No grocery shop inside the development but there's one at the shoreline apartments which delivers to Tiara.

Do a search in the forum as there's been a few threads and posts about tiara.


----------



## Gavtek (Aug 23, 2009)

I drive past Tiara at least twice a day, for a few weeks now, there's been a sign advertising Quickshop Supermarket at the entrance with an arrow pointing towards the main building so I guess there is either a grocery store now, or one opening soon.

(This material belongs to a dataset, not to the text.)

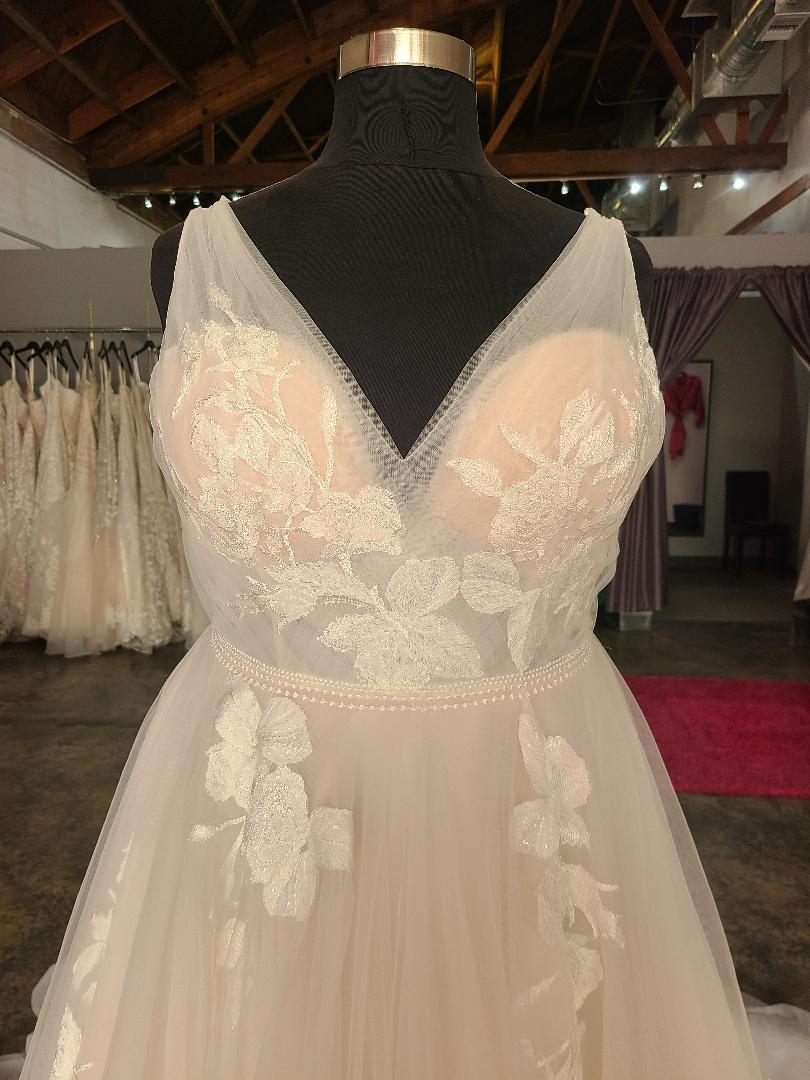 vneck plus size wedding dress with floral lace appliques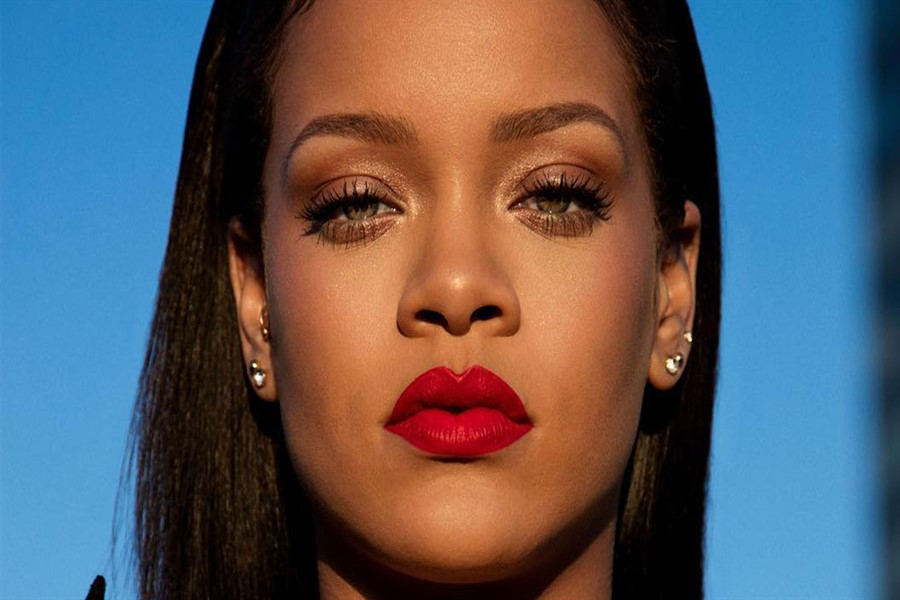 Rihanna The Rihanna Book'u Tanıttı!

Milk & Honey is a 2 minute walk away too.


----------



## ode17366 (Nov 29, 2010)

There is a shop it's in the basement car park. Not the best of shops but it sells everyday items fruit and veg but the two times I have been in there no meat or poultry sold. It does have a dry cleaners as well


----------



## Bigjimbo (Oct 28, 2010)

kaykher said:


> Hi
> 
> We are looking at possibly moving into tiara residences and had a few questions:
> 
> ...


Facilities are free to residents.
The building on the left as you approach tiara are generally considered the best as the have views of Atlantis and the marina.
No widespread problems with plumbing. No probs at all with maintenance.
No.
Not really.
Depends on Landlord but generally yes.
Small underground grocery shop, and Milk and Honey in Building 10 Shorelines.


----------



## MElady (May 5, 2012)

Gym, beach, kayak/paddleboard storage, kids club, sauna, pool, restaurant, hot tub, lots of food delivery options, grocery shop, volleyball, security, dry cleaning, visitor parking but its expensive, hotel isnt open yet but as of now for the Palm its friendly, peaceful and nice... No where is perfect anymore you may have some noise depends on building and neighbors, kids parties on the beach on weekend or washers/dryer issues, and sand in the bathwater but these are typical in most places. Good luck!


----------



## toneson (Jun 15, 2012)

Any proper ground floor apartments available here (little one). Any idea on cost for a 2 bed?


----------



## Bigjimbo (Oct 28, 2010)

You need to be thinking around 180k for a two bed


----------



## kaykher (Apr 9, 2012)

Hi Big jimbo, I have sent you private emails. I'm trying to get in contact with you about helping me find a place to live on the palm,

Thanks


----------